November 13, 2009
THE KEY TO UNDERSTANDING THE COLLAPSE...:
The revolution that the USSR didn’t see coming: The evil empire of Communism collapsed under the weight of its own folly: a review of Revolution 1989
By Victor Sebestyen (Jack Carrigan, 6 November 2009, Catholic Herald)
Sebestyen divides his book into three sections: the Cold War, the Thaw and Revolution. He begins by describing how the post-war Yalta conference affected the six countries unwillingly positioned within the Russian sphere of influence. What characterised the Soviet Empire was Byzantine bureaucracy, the dead weight of central planning and consequent economic stagnation. Corruption was rife, helped by the system of patronage and sycophancy known as nomenklatura. Spies, secret police and surveillance helped to keep the citizenry from fleeing the socialist paradise forced on them.The six satellites had very different cultures, languages and traditions. The Soviet system, wedded to Marxist-Leninist orthodoxy and run by hard-line, hated, local placemen, was indifferent to these differences. Sebestyen provides fascinating details to show how Communism was enforced by these cynical apparatchiks. East Germany was effectively run by the Stasi (secret police). Their files ran to 125 miles of shelf space, each mile containing 17 million sheets of paper. In Poland, such was the rigidity of the Soviet market that there were no hairpins available throughout the Seventies. Theft in the workplace was common. A well-worn east European joke was: "We pretend to work and they pretend to pay us."
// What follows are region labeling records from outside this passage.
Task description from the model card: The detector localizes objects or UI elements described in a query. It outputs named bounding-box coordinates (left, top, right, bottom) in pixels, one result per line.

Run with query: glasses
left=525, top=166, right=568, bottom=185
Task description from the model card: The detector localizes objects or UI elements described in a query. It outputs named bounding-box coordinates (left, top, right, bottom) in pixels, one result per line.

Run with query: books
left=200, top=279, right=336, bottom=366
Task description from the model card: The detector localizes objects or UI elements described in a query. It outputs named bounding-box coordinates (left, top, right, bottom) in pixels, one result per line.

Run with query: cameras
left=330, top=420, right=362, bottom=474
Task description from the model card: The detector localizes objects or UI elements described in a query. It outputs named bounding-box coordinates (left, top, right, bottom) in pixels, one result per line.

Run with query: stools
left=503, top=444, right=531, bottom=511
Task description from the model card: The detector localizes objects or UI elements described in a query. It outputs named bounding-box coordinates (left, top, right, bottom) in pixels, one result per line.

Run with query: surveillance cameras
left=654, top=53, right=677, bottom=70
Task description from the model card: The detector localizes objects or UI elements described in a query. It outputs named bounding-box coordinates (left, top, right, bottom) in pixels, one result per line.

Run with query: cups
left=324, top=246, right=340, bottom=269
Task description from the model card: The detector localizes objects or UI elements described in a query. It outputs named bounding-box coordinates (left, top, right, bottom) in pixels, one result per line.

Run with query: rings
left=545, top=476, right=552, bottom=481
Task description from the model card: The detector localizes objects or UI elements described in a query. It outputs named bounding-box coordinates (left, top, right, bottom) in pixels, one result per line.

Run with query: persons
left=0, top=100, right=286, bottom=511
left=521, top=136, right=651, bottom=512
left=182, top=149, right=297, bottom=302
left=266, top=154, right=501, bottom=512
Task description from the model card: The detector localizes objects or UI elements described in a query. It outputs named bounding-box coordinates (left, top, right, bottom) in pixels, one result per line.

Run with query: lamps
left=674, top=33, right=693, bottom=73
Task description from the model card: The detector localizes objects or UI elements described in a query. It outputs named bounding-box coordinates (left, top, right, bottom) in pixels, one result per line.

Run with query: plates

In the section on "the Thaw", the author details the various elements that came into play during the Seventies onwards. There were new personalities on the world stage, in particular Ronald Reagan, John Paul II, Margaret Thatcher and Mikhail Gorbachev. Each wanted an end to the Cold War. Reagan stated this explicitly; the Pope, visiting Poland after his election, declared: "I have come to talk about the dignity of man"; Margaret Thatcher, meeting Gorbachev for the first time, announced: "We can do business together." Gorbachev was the greatest mystery of all. The first Communist leader who could "walk, talk and think on his own", he believed, in a massive miscalculation of human nature, that the satellite countries, if allowed to govern themselves, would choose to join a "socialist commonwealth".
When he realised he was wrong it was too late to turn the clock back; in any case, he was instinctively a man of compromise, flexibility and imagination, with no stomach for violence and a wish to be popular - not obvious characteristics of his predecessors.
Behind the personalities Sebestyen emphasises a more profound feature: "The USSR had lost its will to run an empire." The satellites, propped up by subsidies, were a constant drain on its own resources; the age of sending in the tanks, as in Hungary in 1956 and Prague in 1968, was over. There was also the long, botched war in Afghanistan, where 100,000 troops were deployed and which the Russians knew they could not win.
The Soviet leader Yuri Andropov had remarked at the beginning, with some understatement: "The economy is backward, the Islamic religion predominates and nearly all the rural population is illiterate. This is not a revolutionary situation."
...is recognizing how little Gorbachev understood what he was doing. He also thought that if dissent was allowed in the USSR proper the critique would be limited to Stalin. When it turned out the dissidents were just waiting to tear down the entire Revolution from its birth it was similarly too late.